The District Court of Appeal of Florida, Fourth District, which includes Broward and Palm Beach Counties, recently reversed a mortgage foreclosure judgment in the bank’s favor because the bank’s prior foreclosure action had been dismissed with prejudice by operation of law, and was thus an adjudication on the merits, barring the second foreclosure action based on the same default under the doctrine of res judicata.
The Court held that the mortgagee was required to provide a new notice of breach of the mortgage agreement to support its foreclosure complaint in the second action, which the mortgagee did not do.
A copy of the opinion is available at: http://www.4dca.org/opinions/April%202015/04-08-15/4D13-4825.op.pdf
The mortgagee sent a default and acceleration letter to the borrower and filed suit to foreclosure the mortgage shortly thereafter. The borrower moved to dismiss, and trial court granted the motion because the complaint was not verified or signed under oath, giving the bank 30 days to amend.
The bank did not file an amended complaint within the time allowed. The borrower again moved to dismiss. Following a hearing, the trial court entered an order giving the bank an additional 20 days to amend, which also contained language that if the mortgagee failed to comply, the case would be dismissed without further notice or hearing. The mortgagee again failed to file an amended complaint within the time allotted, and the trial court dismissed the complaint pursuant to Rule 1.420(b) because the mortgagee did not timely file an amended complaint.

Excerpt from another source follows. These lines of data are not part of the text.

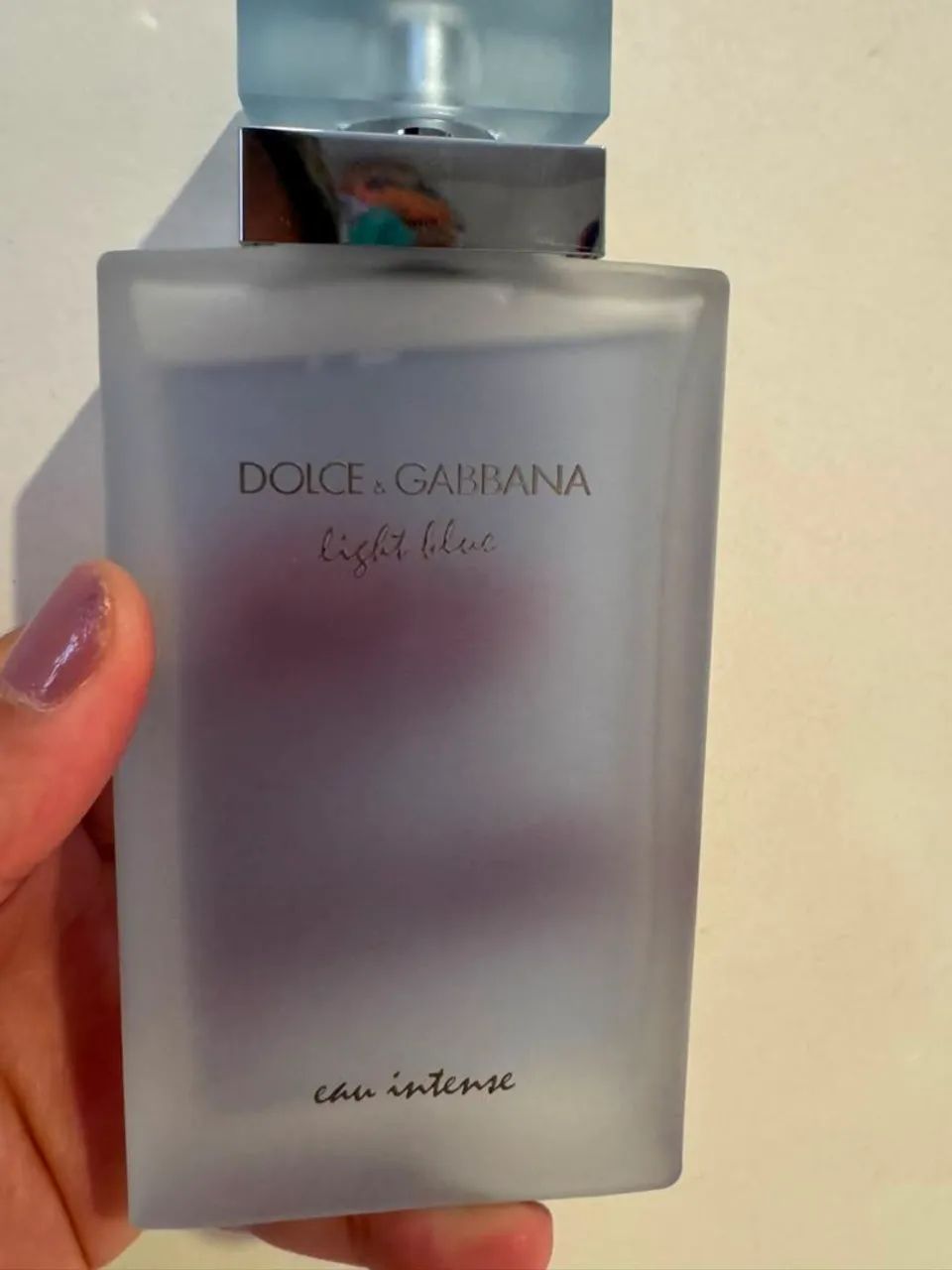 Perfume light blue EUA  intense 100 ml novo  - Foto 3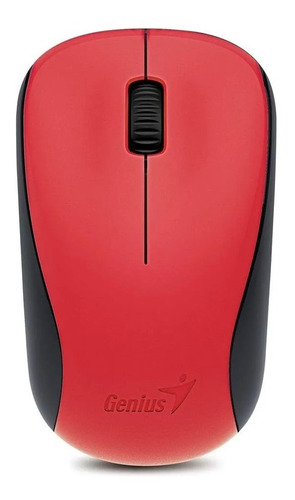 Imagen 1 de 10 de Mouse Genius Inalámbrico Nx-7000 Rojo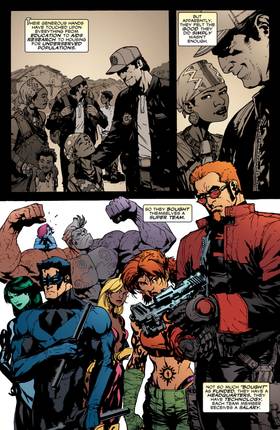 Read Outsiders (2003-)  22 Page 3 in English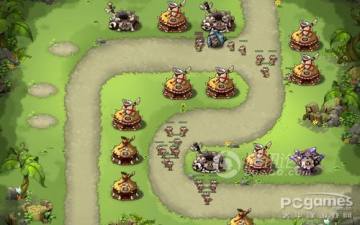 部落守卫战5-4通关攻略 5-4打法布局详解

The mortgagee then filed a second foreclosure action with the same default date that was reflected in the first complaint. The borrower raised res judicata as a defense, arguing that because the mortgagee’s second action was barred because it was predicated on the same default as the dismissed complaint. The trial court disagreed, interpreting the order dismissing the first case as having been “without prejudice” and not an adjudication on the merits, and entered a final judgment in the banks’ favor.
On appeal, the Fourth District Court of Appeal looked to the plain language of Rule 1.420(b), which provides that a dismissal operates as an adjudication on the merits unless the court in its order of dismissal provides otherwise or the case is dismissed for lack of jurisdiction, improper venue or lack of an indispensable party. In other words, when an order of dismissal adjudicates a case on the merits, and not contrary indication is provided, this means the case is dismissed “with prejudice.”
Because the order dismissing the first action stated that the dismissal was pursuant to Rule 1.420(b) for failure to file an amended complaint within the time allowed, was not based on lack of jurisdiction, improper venue or lack of an indispensable party, and did not expressly state that the dismissal was not intended to be an adjudication on the merits, the dismissal was “with prejudice” or an adjudication on the merits.
Moreover, because the mortgagee’s second foreclosure action was based on the same default as the first action, the Appellate Court held it was barred by the doctrine of res judicata under Singleton v. Greymar Assocs, 882 So. 2d 1004 (Fla. 2004).
Accordingly, the Appellate Court reversed trial court’s ruling that the first case was not an adjudication on the merits, and remanded the case for entry of an order of dismissal.